Multiple terminal tabs = multiple agents working on different projects simultaneously.

Open three tabs, run agents on different projects (refactoring in contract-analyzer, debugging in case-timeline, implementing in client-portal). Context-switch freely. Each agent keeps working independently.

IDE agents are tightly coupled to a single window and project. You’re blocked until the agent completes.

Chat interfaces reset context with each conversation. You manually copy-paste code and execute changes.
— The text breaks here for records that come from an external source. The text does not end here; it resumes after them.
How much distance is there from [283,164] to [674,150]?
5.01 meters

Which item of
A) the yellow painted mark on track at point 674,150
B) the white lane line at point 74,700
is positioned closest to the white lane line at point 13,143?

CLI agents unlock parallelism without managing conversation threads or multiple IDE instances.

Context Engineering and Steering

Now that you understand agents as textual systems and LLMs as stateless, the core truth emerges: effective AI-assisted coding is about engineering context to steer behavior.

The context window is the agent’s entire world - everything it knows comes from the text flowing through it. You control that text: system prompts, your instructions, tool results, conversation history.

Vague context produces wandering behavior
Precise, scoped context steers the agent exactly where you need it

You can steer upfront with focused prompts, or dynamically mid-conversation when the agent drifts. The stateless nature means you can even steer the agent to objectively review its own code in a fresh conversation.

This is system design thinking applied to text - you’re already good at designing interfaces and contracts. The rest of this course teaches how to apply those skills to engineer context and steer agents across real coding scenarios.